Directions = Filter the items down to every line containing the word "located", with case counting.
------------------------------------
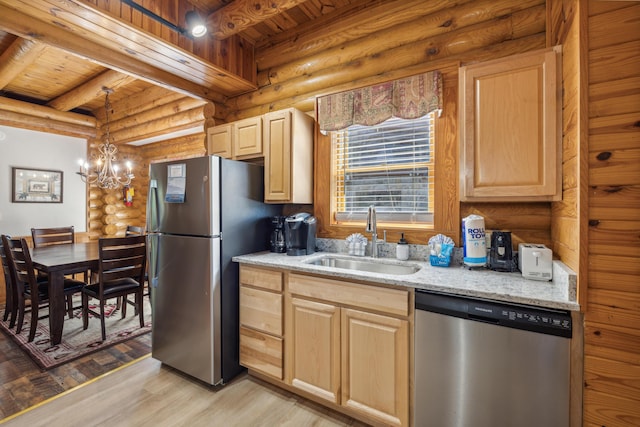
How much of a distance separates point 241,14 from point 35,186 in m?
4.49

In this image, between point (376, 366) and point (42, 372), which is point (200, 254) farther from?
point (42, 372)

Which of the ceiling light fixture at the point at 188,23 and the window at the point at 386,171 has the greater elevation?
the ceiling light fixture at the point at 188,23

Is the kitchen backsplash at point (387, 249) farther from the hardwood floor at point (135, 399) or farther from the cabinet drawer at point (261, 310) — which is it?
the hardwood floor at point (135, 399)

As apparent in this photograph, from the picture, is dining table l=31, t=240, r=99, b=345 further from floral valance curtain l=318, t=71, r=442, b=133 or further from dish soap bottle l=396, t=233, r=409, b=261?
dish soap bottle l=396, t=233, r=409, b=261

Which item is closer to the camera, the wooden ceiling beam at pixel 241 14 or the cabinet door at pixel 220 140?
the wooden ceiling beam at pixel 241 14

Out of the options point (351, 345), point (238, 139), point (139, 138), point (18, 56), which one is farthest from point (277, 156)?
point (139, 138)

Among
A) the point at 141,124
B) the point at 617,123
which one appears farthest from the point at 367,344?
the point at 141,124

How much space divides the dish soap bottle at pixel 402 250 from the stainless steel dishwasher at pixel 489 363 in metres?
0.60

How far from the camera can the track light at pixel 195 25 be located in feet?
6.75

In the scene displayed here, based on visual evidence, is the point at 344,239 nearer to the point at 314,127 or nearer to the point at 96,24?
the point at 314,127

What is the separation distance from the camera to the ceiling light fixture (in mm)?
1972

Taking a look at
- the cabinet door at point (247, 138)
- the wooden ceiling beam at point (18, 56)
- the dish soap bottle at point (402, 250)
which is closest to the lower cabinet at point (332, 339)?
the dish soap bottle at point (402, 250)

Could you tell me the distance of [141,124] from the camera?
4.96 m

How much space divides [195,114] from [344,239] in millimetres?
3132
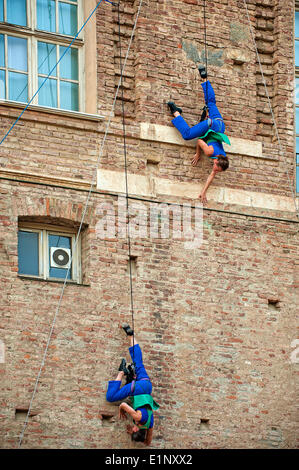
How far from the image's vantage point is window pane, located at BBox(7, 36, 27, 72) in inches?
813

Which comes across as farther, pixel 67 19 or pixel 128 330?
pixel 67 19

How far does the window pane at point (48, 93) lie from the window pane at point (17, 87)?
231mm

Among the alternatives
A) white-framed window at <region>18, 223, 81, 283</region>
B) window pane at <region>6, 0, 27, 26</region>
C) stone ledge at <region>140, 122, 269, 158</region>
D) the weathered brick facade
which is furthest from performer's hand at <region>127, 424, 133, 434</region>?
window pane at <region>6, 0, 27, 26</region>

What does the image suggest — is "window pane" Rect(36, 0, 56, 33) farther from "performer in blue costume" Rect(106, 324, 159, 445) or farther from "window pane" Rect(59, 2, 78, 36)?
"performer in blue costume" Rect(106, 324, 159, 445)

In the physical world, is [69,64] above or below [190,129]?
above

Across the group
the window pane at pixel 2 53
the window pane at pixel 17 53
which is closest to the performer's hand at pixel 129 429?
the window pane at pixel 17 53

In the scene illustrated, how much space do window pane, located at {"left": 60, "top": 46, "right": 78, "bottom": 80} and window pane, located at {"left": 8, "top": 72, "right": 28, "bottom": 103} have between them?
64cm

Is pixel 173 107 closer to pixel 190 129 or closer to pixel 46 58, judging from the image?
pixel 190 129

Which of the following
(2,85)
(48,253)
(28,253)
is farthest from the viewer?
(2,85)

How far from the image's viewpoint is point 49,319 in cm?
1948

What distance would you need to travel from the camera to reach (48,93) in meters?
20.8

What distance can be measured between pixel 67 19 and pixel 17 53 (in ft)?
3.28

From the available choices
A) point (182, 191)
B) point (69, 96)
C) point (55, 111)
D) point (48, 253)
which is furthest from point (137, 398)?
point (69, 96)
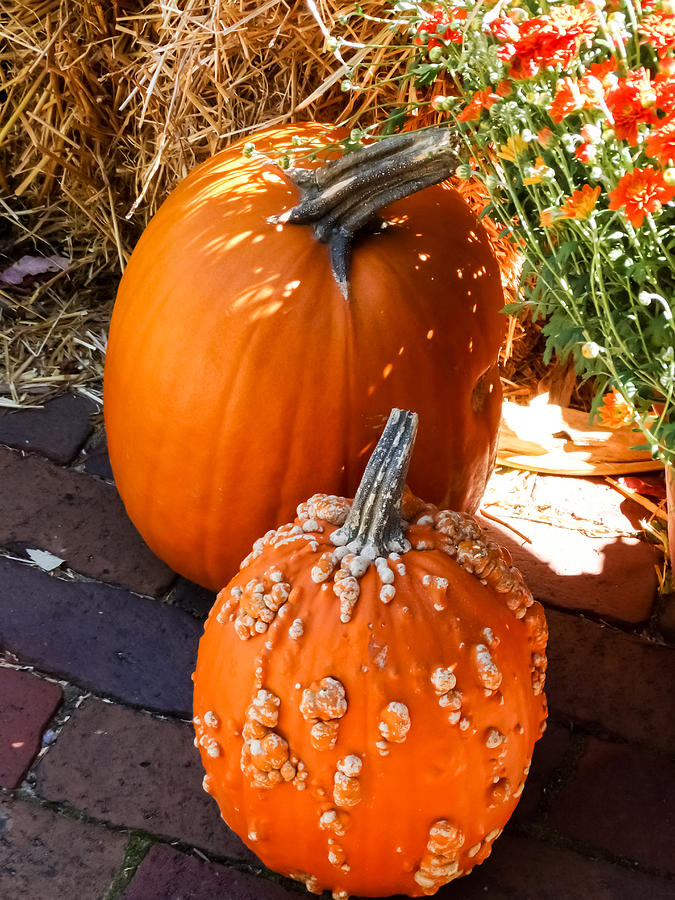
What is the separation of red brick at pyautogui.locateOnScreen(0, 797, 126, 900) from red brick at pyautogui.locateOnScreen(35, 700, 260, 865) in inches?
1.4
------------------------------------
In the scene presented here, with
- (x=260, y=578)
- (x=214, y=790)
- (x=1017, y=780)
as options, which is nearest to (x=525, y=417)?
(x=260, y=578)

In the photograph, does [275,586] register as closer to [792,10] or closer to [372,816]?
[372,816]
------------------------------------
Task solution =
How far from the camera can the track light at pixel 195 25 be located in feet?
How far from the image's vantage point is window pane, located at BBox(7, 36, 27, 72) in inches?
In the scene illustrated, how much space do window pane, located at {"left": 60, "top": 46, "right": 78, "bottom": 80} and window pane, located at {"left": 8, "top": 72, "right": 28, "bottom": 103} have between them?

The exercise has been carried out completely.